07.06.11

Introducing mozilla/RangedPtr.h: a smart pointer for members of buffers

Tags: , , , , — Jeff @ 15:17

Introduction

Suppose you’re implementing a method which searches for -- as part of an HTML parser:

bool containsDashDash(const char* chars, size_t length)
{
  for (size_t i = 0; i < length; i++)
  {
    if (chars[i] != '-')
      continue;
    if (chars[i + 1] == '-')
      return true;
  }
  return false;
}

But your method contains a bug! Can you spot it?

The buffer bounds-checking problem

The problem with the above implementation is that the bounds-checking is off. If chars doesn’t contain -- but ends with a -, then chars[i + 1] will read past the end of chars. Sometimes that might be harmless; other times it might be an exploitable security vulnerability.

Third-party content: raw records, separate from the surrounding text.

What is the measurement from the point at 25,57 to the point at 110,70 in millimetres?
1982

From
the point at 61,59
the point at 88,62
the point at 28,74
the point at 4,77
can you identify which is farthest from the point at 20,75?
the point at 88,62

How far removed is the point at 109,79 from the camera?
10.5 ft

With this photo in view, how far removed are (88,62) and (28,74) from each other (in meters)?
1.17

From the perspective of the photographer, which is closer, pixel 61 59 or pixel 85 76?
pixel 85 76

The most obvious way to fix this in C++ is to pass an object which encapsulates both characters and length together, so you can’t use the characters except in accordance with the length. If you were using std::string, for example, accessing characters by [] or at() would generally assert or throw an exception for out-of-bounds access.

For one reason or another, however, you might not want to use an encapsulated type. In a parser, for example, you probably would want to use a pointer to process the input string, because the compiler might not be able to optimize an index into the equivalent pointer.

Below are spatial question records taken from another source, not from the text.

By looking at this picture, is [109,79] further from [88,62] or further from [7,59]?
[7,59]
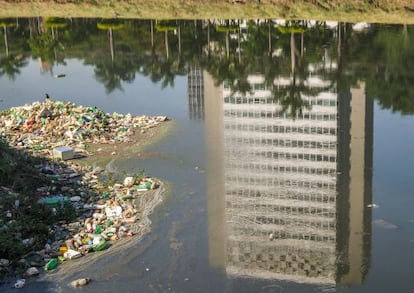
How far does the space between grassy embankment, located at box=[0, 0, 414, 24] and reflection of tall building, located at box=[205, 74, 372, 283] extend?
53.3ft

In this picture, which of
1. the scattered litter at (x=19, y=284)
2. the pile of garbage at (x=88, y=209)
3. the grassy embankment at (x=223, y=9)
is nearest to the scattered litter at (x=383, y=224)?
the pile of garbage at (x=88, y=209)

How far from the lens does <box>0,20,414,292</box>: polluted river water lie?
15.6 metres

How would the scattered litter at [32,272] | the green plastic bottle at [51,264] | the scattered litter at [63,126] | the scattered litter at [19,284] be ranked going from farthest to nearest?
the scattered litter at [63,126], the green plastic bottle at [51,264], the scattered litter at [32,272], the scattered litter at [19,284]

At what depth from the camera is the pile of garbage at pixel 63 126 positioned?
23766mm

Is there a way to get “safety” via debug assertions or similar without giving up a pointer interface?

Introducing RangedPtr

We’re talking C++, so of course the answer is yes, and of course the answer is a smart pointer class.

The Mozilla Framework Based on Templates in mozilla-central now includes a RangedPtr<T> class. It’s defined in mfbt/RangedPtr.h and can be #included from mozilla/RangedPtr.h. RangedPtr stores a pointer, and in debug builds it stores start and end pointers fixed at construction time. Operations on the smart pointer — indexing, deriving new pointers through addition or subtraction, dereferencing, &c. — assert in debug builds that they don’t exceed the range specified by the start and end pointers. Indexing and dereferencing are restricted to the half-open range [start, end); new-pointer derivation is restricted to the range [start, end] to permit sentinel pointers. (It’s possible for start == end, although you can’t really do anything with such a pointer.)

The RangedPtr interface is pretty straightforward, supporting these constructors:

#include "mozilla/RangedPtr.h"

int nums[] = { 1, 2, 5, 3 };
RangedPtr<int> p1(nums, nums, nums + 4);
RangedPtr<int> p2(nums, nums, 4); // short for (nums, nums, nums + 4)
RangedPtr<int> p3(nums, 4); // short for (nums, nums, nums + 4)
RangedPtr<int> p4(nums); // short for (nums, length(nums))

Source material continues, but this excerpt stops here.